:: EXTRACTED RECORDS ::
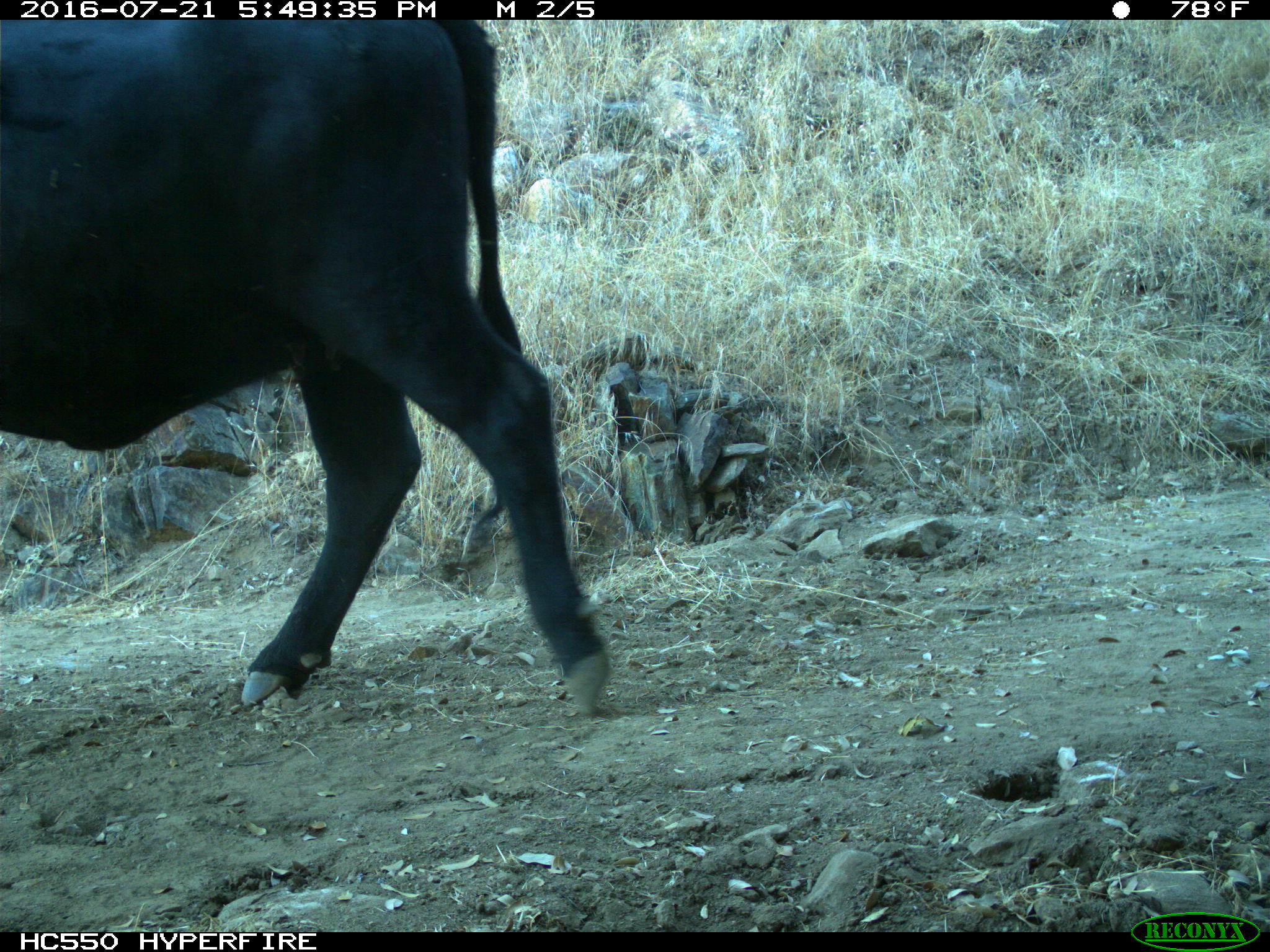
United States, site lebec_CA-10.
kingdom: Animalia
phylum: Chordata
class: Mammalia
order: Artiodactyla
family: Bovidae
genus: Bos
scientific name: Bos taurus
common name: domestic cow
:::
WHAT THE EXERCISE ASKS: Repeat the records above exactly, omitting every picture.

PROBLEM SOLUTION:
United States, site lebec_CA-10.
kingdom: Animalia
phylum: Chordata
class: Mammalia
order: Artiodactyla
family: Bovidae
genus: Bos
scientific name: Bos taurus
common name: domestic cow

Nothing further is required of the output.